Policy insights stemming from these findings advocate for multifaceted interventions. Firstly, recognizing the distinct valuation of emotional distress positions the imperative for public health policies that encompass mental health considerations. Comprehensive smoke-free legislation that not only safeguards physical health but also attends to the emotional well-being of nonsmokers could be pivotal. Moreover, identifying emotional distress as a valued attribute can serve as an advocacy tool, underscoring the urgency of strategies targeting the mitigation of SHS exposure.

Incorporating these insights into the broader health policy landscape fosters the construction of more holistic policy frameworks. The elevation of mental health considerations within the context of SHS exposure aligns with the growing societal recognition of mental well-being as an integral component of public health. As the valuation of emotional distress offers novel insights into SHS-related health risks, its incorporation into policy narratives can invigorate the discourse surrounding smoke-free initiatives.

The heightened valuation of emotional distress among American respondents in the context of SHS health risks affords a compelling perspective on the interplay between mental health, societal consciousness, and policy interventions. The convergence of these factors underscores the significance of crafting policy measures that holistically address nonsmokers’ physical and emotional well-being. Integrating mental health considerations into the fabric of smoke-free policies can cultivate a broader and more inclusive approach to public health.

Even with the valuable insights derived from our study concerning the valuation of secondhand smoke (SHS) health risks among American and British nonsmokers, certain limitations merit consideration in interpreting our findings. While informative, the assumptions underpinning our valuation results do not comprehensively account for underlying differentials in healthcare access, encompassing variables such as user costs and service choice. Moreover, the intricate fabric of legislative frameworks, spanning the nature of jurisdiction and the coexistence of federal and state laws in the U.S., and the nuanced applications within the unitary system of the U.K. across its constituent nations, introduce complexities that could potentially influence the generalizability of certain conclusions based on the evidence obtained.
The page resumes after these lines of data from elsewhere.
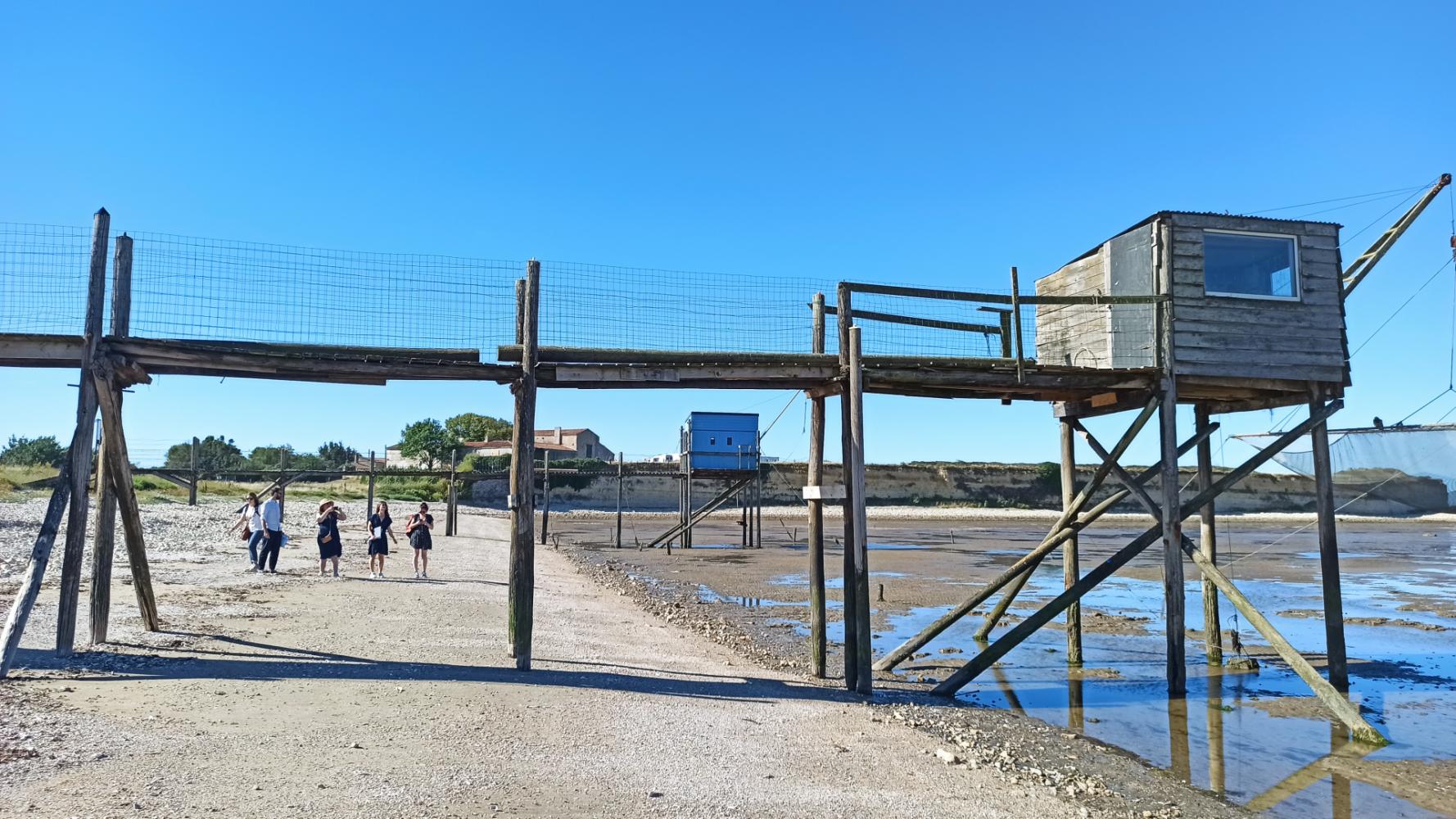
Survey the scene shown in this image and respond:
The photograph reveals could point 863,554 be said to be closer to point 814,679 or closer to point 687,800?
point 814,679

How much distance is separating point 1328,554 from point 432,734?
11.4 metres

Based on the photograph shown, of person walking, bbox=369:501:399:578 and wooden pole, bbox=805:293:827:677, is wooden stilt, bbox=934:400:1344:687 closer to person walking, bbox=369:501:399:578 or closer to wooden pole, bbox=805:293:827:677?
wooden pole, bbox=805:293:827:677

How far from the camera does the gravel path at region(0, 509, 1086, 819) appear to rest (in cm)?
634

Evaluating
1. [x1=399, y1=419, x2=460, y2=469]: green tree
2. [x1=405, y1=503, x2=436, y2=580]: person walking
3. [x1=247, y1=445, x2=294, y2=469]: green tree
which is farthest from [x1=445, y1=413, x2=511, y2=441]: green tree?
[x1=405, y1=503, x2=436, y2=580]: person walking

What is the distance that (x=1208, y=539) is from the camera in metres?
14.1

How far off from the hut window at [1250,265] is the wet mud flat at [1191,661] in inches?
210

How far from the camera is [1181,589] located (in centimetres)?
1187

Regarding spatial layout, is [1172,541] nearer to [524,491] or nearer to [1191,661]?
[1191,661]

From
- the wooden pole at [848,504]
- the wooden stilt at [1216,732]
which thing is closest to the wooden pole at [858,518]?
the wooden pole at [848,504]

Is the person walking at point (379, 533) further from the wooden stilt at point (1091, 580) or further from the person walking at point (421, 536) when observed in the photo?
the wooden stilt at point (1091, 580)

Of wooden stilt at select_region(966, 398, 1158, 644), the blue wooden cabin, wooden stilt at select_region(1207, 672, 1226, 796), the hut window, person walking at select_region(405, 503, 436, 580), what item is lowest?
wooden stilt at select_region(1207, 672, 1226, 796)

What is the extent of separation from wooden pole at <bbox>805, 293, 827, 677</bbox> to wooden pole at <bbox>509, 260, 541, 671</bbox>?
3489 mm

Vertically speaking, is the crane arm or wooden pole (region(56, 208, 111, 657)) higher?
the crane arm

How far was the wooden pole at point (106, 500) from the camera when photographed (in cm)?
1020
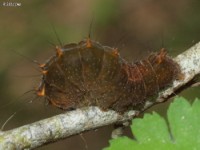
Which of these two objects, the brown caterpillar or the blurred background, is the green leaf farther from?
the blurred background

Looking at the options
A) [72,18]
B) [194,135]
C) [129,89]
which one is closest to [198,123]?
[194,135]

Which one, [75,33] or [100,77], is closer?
[100,77]

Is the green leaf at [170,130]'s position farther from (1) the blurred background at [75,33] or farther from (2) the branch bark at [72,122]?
(1) the blurred background at [75,33]

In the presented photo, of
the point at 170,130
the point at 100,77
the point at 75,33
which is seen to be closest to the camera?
the point at 170,130

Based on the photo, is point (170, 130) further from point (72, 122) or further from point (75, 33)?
point (75, 33)

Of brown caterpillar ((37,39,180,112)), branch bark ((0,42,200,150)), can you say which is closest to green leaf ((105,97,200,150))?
branch bark ((0,42,200,150))

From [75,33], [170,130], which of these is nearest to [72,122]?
[170,130]

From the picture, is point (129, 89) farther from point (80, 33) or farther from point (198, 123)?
point (80, 33)
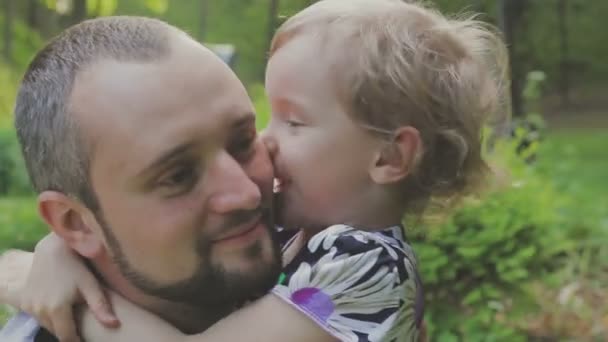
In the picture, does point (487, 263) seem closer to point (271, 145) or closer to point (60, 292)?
point (271, 145)

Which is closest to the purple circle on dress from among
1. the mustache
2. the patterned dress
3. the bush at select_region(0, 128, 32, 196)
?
the patterned dress

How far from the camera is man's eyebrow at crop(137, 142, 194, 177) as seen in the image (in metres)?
1.46

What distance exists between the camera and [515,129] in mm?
5395

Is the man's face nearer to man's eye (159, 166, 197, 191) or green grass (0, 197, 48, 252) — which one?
man's eye (159, 166, 197, 191)

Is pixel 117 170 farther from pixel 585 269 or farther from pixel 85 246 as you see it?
pixel 585 269

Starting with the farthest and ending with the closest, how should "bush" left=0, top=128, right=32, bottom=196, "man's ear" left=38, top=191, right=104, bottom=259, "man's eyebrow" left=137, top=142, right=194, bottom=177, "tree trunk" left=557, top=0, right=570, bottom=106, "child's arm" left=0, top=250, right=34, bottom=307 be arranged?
"tree trunk" left=557, top=0, right=570, bottom=106
"bush" left=0, top=128, right=32, bottom=196
"child's arm" left=0, top=250, right=34, bottom=307
"man's ear" left=38, top=191, right=104, bottom=259
"man's eyebrow" left=137, top=142, right=194, bottom=177

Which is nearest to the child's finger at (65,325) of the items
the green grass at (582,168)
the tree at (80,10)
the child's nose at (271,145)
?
the child's nose at (271,145)

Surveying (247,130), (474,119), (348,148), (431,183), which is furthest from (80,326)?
(474,119)

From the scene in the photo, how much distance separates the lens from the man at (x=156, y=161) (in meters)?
1.48

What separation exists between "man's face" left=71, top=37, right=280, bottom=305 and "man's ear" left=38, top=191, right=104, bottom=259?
0.19 feet

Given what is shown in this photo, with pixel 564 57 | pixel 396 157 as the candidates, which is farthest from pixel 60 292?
pixel 564 57

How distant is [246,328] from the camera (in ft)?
5.01

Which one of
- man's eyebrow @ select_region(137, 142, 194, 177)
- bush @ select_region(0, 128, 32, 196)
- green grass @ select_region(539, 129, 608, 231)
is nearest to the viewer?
man's eyebrow @ select_region(137, 142, 194, 177)

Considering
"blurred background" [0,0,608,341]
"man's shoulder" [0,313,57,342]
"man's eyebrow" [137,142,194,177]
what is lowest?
"blurred background" [0,0,608,341]
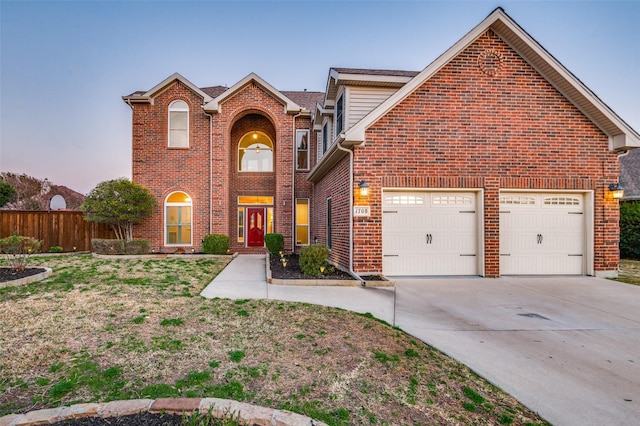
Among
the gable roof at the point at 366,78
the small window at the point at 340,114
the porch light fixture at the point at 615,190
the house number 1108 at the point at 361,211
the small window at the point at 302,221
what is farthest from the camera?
the small window at the point at 302,221

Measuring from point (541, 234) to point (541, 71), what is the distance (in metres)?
4.25

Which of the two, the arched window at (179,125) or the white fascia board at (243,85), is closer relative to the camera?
the white fascia board at (243,85)

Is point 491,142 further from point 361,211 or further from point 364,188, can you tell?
point 361,211

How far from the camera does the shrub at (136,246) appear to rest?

This study stands as a pioneering endeavor, offering unprecedented insights into the valuation of secondhand smoke health risks from the vantage point of nonsmokers. The revealed outcomes augur the impetus for further scholarly inquiry. This research direction holds salience in informing the trajectory of future smoke-free legislation, particularly within the evolving landscape following the COVID-19 pandemic. Delving deeper into the dynamics of political and legislative systems, particularly concerning their potential to facilitate health objectives and universal coverage, presents a fertile terrain for subsequent investigation.

Moreover, the discernible divergence in willingness to pay (WTP) between U.S. residents and counterparts from other regions engenders intriguing questions regarding the intricate interplay between perceptions of personal freedom and the attendant financial contributions. The formulation of future investigations aimed at unraveling these complexities, examining their implications for public health policies, and dissecting the societal constructs that shape such valuation patterns, holds the promise of yielding a more profound understanding of the intricate tapestry surrounding this topic.

While acknowledging the limitations of our current study, our findings serve as a catalyst for further scholarly engagement. Exploring uncharted territories in healthcare access, legislative systems, and societal perceptions can enrich our comprehension of the valuation of secondhand smoke health risks and their ramifications. These potential avenues of research can furnish critical insights that will significantly contribute to the refinement of public health strategies, thereby navigating the complexities of a post-COVID-19 era and advancing the discourse surrounding smoke-free legislation.